> [Directions]: The entries that follow need to be printed exactly as they are, minus any pictures.
——
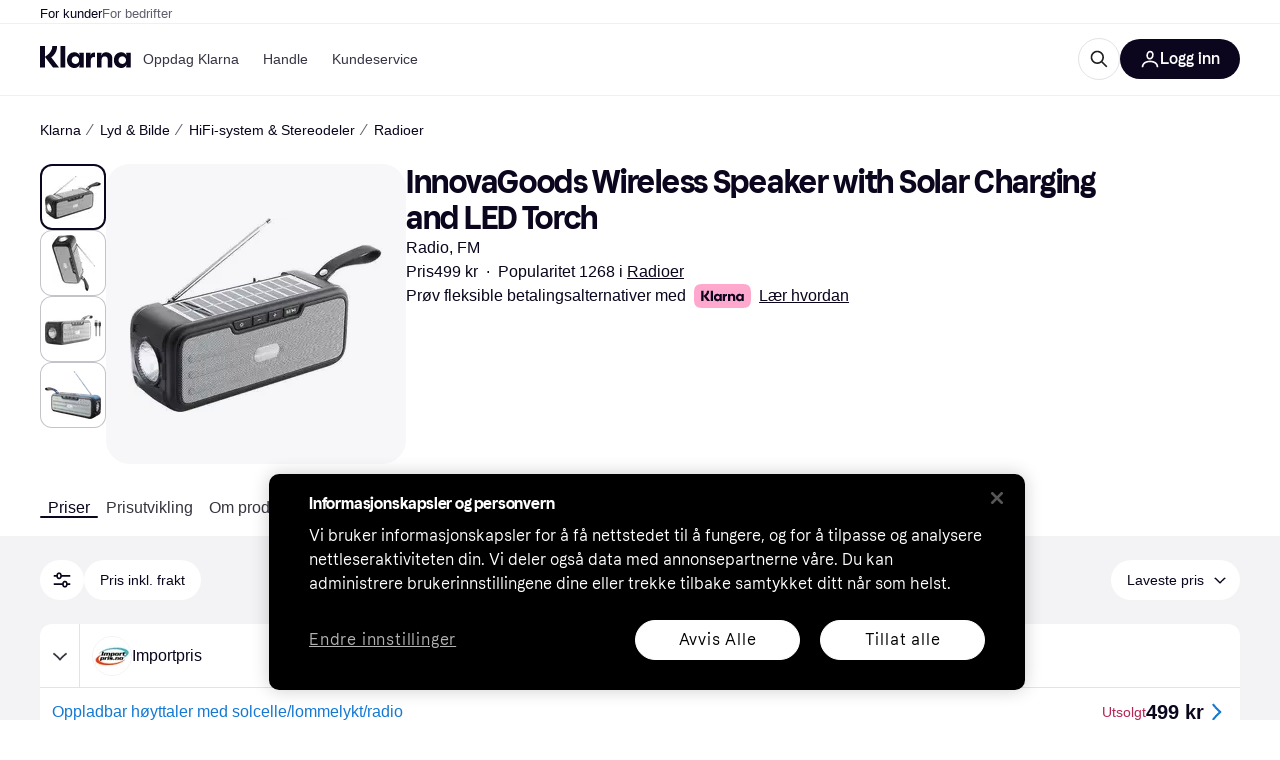

--- FILE ---
content_type: application/javascript
request_url: https://owp.klarna.com/static/RelatedProducts-bce92648.js
body_size: 803
content:
"use strict";(self.__LOADABLE_LOADED_CHUNKS__=self.__LOADABLE_LOADED_CHUNKS__||[]).push([["24965"],{39729(l,e,i){i.r(e),i.d(e,{default:()=>v}),i(18111),i(61701),i(89463);var n=i(74848),a=i(3956),r=i(69734),d=i(9026),t=i(74870),o=i(57927),u=i(7191),s=i(59356),c=i(46182);let v=()=>{var l,e,i;let v=(0,u.WD)(),g=(0,t.sA)(),p=(0,a.QsY)({base:2,l:5}),m=(null==g||null==(l=g.product)?void 0:l.id)||"",h=(null==g||null==(e=g.category)?void 0:e.id)||"",{data:b,isLoading:_,isFetched:L}=(0,c.B)({categoryId:h,productId:m});return(0,o.D)(h)||L&&(null==b?void 0:b.length)===0?null:_?(0,n.jsx)(s.A,{}):(0,n.jsx)(a.azJ,{className:(0,r.jZ)(h,"image"),paddingBottom:{base:"xxl",m:80},children:(0,n.jsx)(a.jzO,{description:v("PR.Related.Products.DESCRIPTION"),headingSize:"m",showAllHref:null==g||null==(i=g.category)?void 0:i.url,showAllLabel:v("PR.Global.SHOW_ALL"),title:v("PR.Related.Products.TITLE"),children:(0,n.jsx)(a.qlo,{children:L&&!b?(0,n.jsx)(a.azJ,{alignY:"center",display:"flex",height:{base:257,l:285},children:(0,n.jsx)(a.ppr,{kind:"inline",type:"NO_PRODUCTS_IN_PRODUCT_LISTING"})}):null==b?void 0:b.map((l,e)=>{var i,a,r,t,o,u,s,c,v,g,m,h,b;return(0,n.jsx)(d.A,{brandLogoAlt:null==(a=l.brand)||null==(i=a.image)?void 0:i.description,brandLogoSrc:null==(t=l.brand)||null==(r=t.image)?void 0:r.path,carouselId:"pl-related-products-carousel",classification:void 0,imageAlt:null==(o=l.image)?void 0:o.description,imageLazyLoad:e>=p,imageSrc:null==(u=l.image)?void 0:u.path,installmentPrice:null==l?void 0:l.installment,merchantId:void 0,merchantName:void 0,name:l.name,price:null==(c=l.cheapestOffer)||null==(s=c.price)?void 0:s.amount,pricePerUnit:null==(v=l.cheapestOffer)?void 0:v.pricePerUnit,productId:l.id,rating:null==(g=l.rating)?void 0:g.average,ratingCount:null==(m=l.rating)?void 0:m.count,ribbonPreset:null==(h=l.ribbon)?void 0:h.type,ribbonValue:null==(b=l.ribbon)?void 0:b.value,url:l.url},l.id)})})})})}}}]);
——
> [Result for this exercise]:
--- FILE ---
content_type: application/javascript
request_url: https://owp.klarna.com/static/RelatedProducts-bce92648.js
body_size: 803
content:
"use strict";(self.__LOADABLE_LOADED_CHUNKS__=self.__LOADABLE_LOADED_CHUNKS__||[]).push([["24965"],{39729(l,e,i){i.r(e),i.d(e,{default:()=>v}),i(18111),i(61701),i(89463);var n=i(74848),a=i(3956),r=i(69734),d=i(9026),t=i(74870),o=i(57927),u=i(7191),s=i(59356),c=i(46182);let v=()=>{var l,e,i;let v=(0,u.WD)(),g=(0,t.sA)(),p=(0,a.QsY)({base:2,l:5}),m=(null==g||null==(l=g.product)?void 0:l.id)||"",h=(null==g||null==(e=g.category)?void 0:e.id)||"",{data:b,isLoading:_,isFetched:L}=(0,c.B)({categoryId:h,productId:m});return(0,o.D)(h)||L&&(null==b?void 0:b.length)===0?null:_?(0,n.jsx)(s.A,{}):(0,n.jsx)(a.azJ,{className:(0,r.jZ)(h,"image"),paddingBottom:{base:"xxl",m:80},children:(0,n.jsx)(a.jzO,{description:v("PR.Related.Products.DESCRIPTION"),headingSize:"m",showAllHref:null==g||null==(i=g.category)?void 0:i.url,showAllLabel:v("PR.Global.SHOW_ALL"),title:v("PR.Related.Products.TITLE"),children:(0,n.jsx)(a.qlo,{children:L&&!b?(0,n.jsx)(a.azJ,{alignY:"center",display:"flex",height:{base:257,l:285},children:(0,n.jsx)(a.ppr,{kind:"inline",type:"NO_PRODUCTS_IN_PRODUCT_LISTING"})}):null==b?void 0:b.map((l,e)=>{var i,a,r,t,o,u,s,c,v,g,m,h,b;return(0,n.jsx)(d.A,{brandLogoAlt:null==(a=l.brand)||null==(i=a.image)?void 0:i.description,brandLogoSrc:null==(t=l.brand)||null==(r=t.image)?void 0:r.path,carouselId:"pl-related-products-carousel",classification:void 0,imageAlt:null==(o=l.image)?void 0:o.description,imageLazyLoad:e>=p,imageSrc:null==(u=l.image)?void 0:u.path,installmentPrice:null==l?void 0:l.installment,merchantId:void 0,merchantName:void 0,name:l.name,price:null==(c=l.cheapestOffer)||null==(s=c.price)?void 0:s.amount,pricePerUnit:null==(v=l.cheapestOffer)?void 0:v.pricePerUnit,productId:l.id,rating:null==(g=l.rating)?void 0:g.average,ratingCount:null==(m=l.rating)?void 0:m.count,ribbonPreset:null==(h=l.ribbon)?void 0:h.type,ribbonValue:null==(b=l.ribbon)?void 0:b.value,url:l.url},l.id)})})})})}}}]);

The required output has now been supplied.